City leaders weigh in on idea of Tasers in Berkeley

The Berkeley Police Association, the union for the rank and file, has sent out a survey asking residents' opinion on tasers. Photo: Creative Commons
The Berkeley Police Association, the union for the rank and file, has been making the case for officers to have Tasers. Photo: Creative Commons

Last week the Berkeley Police Assocation put out a public demand for Tasers for local officers, and Berkeleyside followed up with several questions to city leaders about the issue.

Several leaders declined to comment. Others didn’t respond at all. Most of those who did reply said more research would be needed, and an in-depth conversation would need to take place before any action could be considered.

The association said Berkeley is one of just three Bay Area law enforcement agencies — out of 113 — that isn’t already armed with Tasers or considering their use.
++++++++++
## TO BE DONE:
Could you give the part of the article on Tasers in Berkeley that starts at "Several leaders declined" and ends at "considering their use." again, with "research" switched to "study"?

## EXTRACTED RECORDS:
++++++++++
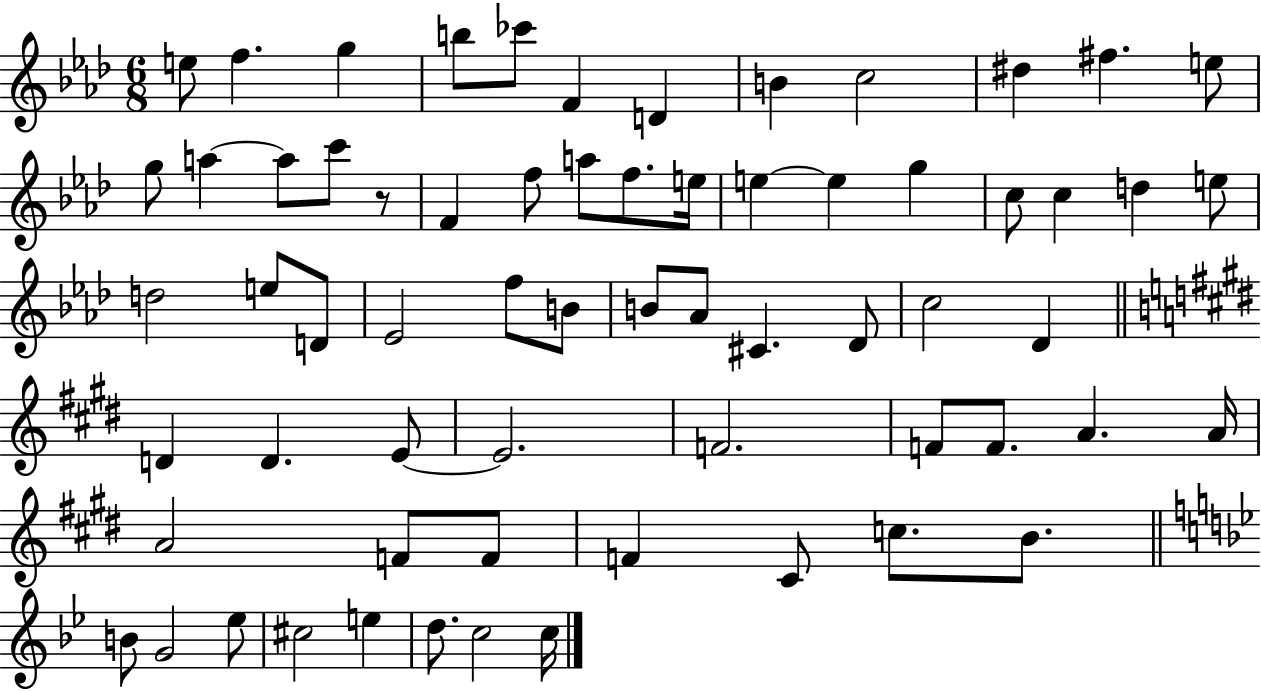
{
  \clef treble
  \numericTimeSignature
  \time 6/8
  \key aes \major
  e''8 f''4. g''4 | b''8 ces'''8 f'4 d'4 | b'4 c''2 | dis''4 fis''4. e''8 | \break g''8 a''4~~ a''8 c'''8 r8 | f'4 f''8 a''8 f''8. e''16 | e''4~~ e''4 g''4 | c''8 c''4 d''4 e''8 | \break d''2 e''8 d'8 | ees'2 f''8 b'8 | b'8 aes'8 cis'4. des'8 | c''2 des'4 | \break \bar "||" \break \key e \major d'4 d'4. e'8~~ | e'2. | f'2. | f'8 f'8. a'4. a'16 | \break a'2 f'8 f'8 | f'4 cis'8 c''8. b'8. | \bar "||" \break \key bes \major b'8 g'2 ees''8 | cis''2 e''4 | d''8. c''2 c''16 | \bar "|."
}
++++++++++
## EXPECTED OUTPUT:
Several leaders declined to comment. Others didn’t respond at all. Most of those who did reply said more study would be needed, and an in-depth conversation would need to take place before any action could be considered.

The association said Berkeley is one of just three Bay Area law enforcement agencies — out of 113 — that isn’t already armed with Tasers or considering their use.